With cases of the novel coronavirus (COVID-19) increasing across the globe, why should we be paying attention to influenza—a respiratory illness that is seen year after year?

The answer lies in the numbers.

Currently, there have been 13 confirmed cases of the COVID-19 in the United States, yet flu cases for the 2019-20 US season have topped 22 million. This is an increase of 4 million cases over the span of 1 week.

The last 3 weeks of surveillance indicate that flu activity continues to increase and is expected to continue for weeks to come.

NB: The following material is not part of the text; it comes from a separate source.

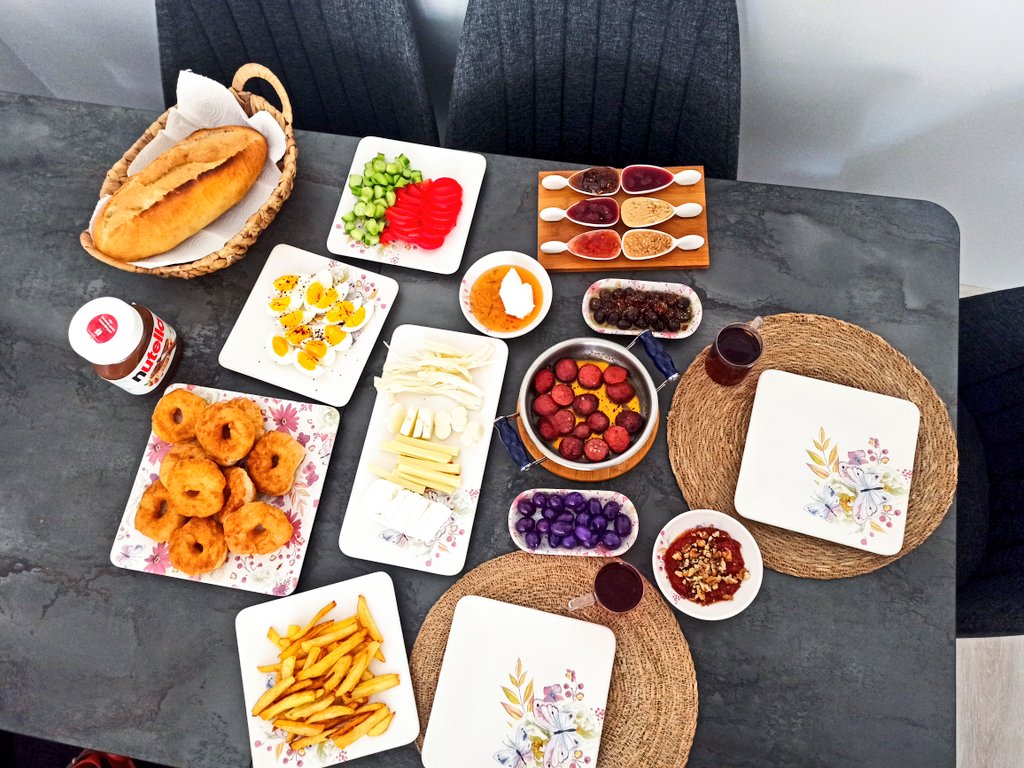 Coolmen_11_11's tweet photo. Bugün günlerden pazar. En sevdiğim gün 🤗
Mutlu olmak için sevdiklerinle bir pazar Brunchı bile yetiyordu😋🥳
#pazar
#brunc https://t.co/u1n3Jlm4sb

The US Centers for Disease Control and Prevention’s (CDC) FluView reports that last week the percentage of deaths attributed to pneumonia and influenza stands at 7.1%, just below the epidemic threshold of 7.2%.

Visits to clinicians for influenza-like illness increased from 6.0% to 6.7% last week with all regions remaining above baseline. However, overall hospitalization rates for the season are similar to previous seasons with a current rate of 35.5 per 100,000.

The percentage of respiratory specimens testing positive for influenza at clinical laboratories also increased last week, rising from 28.4% to 29.8%. At this time, 47 jurisdictions are experiencing high influenza-like illness activity, compared with 44 jurisdictions the previous week.

Recent estimates indicate that of the 22 million flu cases in the US thus far, 210,000 hospitalizations have occurred, and 12,000 deaths have been reported. In total, there have been 78 pediatric deaths so far this season, with 10 new deaths reported last week.